▸ Supplied text

Israeli newspaper editor (1946–2013)

Amnon Dankner (אמנון דנקנר; February 5, 1946 – April 5, 2013) was an Israeli newspaper editor and author. He was the editor of the mass-circulation daily Maariv for six years.

==Biography==
Amnon Dankner was born in Jerusalem. His parents were the owners of Cafe Allenby. The family was secular, but he attended a religious school, Ma'aleh, where he was a classmate of Haim Be'er. He served in the Nahal corps and studied law at the Hebrew University of Jerusalem. He was married to Miri, with whom he had two sons, Yoav and Itai. Although he preferred Jerusalem, at his wife's insistence he lived in Ramat Hasharon.

On 5 April 2013, at the age of 67, he died in his home from cardiac arrest. He is survived by his wife, two sons and five grandchildren.

▸ What to do
Extend the Amnon Dankner biography past its final sentence, keeping the same encyclopedic register.

▸ Data for analysis

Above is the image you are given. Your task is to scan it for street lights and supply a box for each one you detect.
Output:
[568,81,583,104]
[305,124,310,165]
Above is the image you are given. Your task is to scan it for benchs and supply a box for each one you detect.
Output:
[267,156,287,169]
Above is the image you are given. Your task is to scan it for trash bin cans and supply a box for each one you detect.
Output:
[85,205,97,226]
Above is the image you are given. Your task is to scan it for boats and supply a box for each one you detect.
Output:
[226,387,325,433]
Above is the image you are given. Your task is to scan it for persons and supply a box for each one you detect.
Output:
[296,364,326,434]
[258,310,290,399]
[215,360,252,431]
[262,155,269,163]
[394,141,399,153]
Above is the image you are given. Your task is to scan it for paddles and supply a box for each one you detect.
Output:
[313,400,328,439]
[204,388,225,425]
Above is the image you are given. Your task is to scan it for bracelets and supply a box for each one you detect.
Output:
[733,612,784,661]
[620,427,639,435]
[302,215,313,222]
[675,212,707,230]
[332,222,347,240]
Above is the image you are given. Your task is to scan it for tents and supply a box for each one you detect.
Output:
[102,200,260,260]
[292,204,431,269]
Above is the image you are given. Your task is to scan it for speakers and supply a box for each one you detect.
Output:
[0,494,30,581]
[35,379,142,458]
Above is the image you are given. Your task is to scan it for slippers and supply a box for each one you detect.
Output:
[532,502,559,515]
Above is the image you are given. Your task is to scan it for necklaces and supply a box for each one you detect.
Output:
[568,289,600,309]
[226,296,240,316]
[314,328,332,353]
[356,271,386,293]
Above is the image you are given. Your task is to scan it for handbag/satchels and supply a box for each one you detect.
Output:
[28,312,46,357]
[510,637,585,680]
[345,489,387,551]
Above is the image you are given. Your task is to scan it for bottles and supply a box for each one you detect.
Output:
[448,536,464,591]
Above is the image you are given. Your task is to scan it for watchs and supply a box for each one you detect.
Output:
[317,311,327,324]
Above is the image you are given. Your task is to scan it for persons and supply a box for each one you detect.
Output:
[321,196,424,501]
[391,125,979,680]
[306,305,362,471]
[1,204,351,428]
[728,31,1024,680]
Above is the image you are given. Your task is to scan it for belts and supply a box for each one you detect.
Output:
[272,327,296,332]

▸ Expected answer
==Journalistic and literary career==
In the 1970s, Dankner was the spokesman of the Israeli Ministry of Education and the Jewish Agency. He was a reporter for Haaretz, the Washington correspondent for Davar, a columnist for Hadashot and the editor-in-chief of Maariv from 2002 to 2007. He was one of the hosts of the Israeli political talk show Popolitika.

In 1992, Dankner published a biography of Dahn Ben-Amotz that stirred up a major controversy.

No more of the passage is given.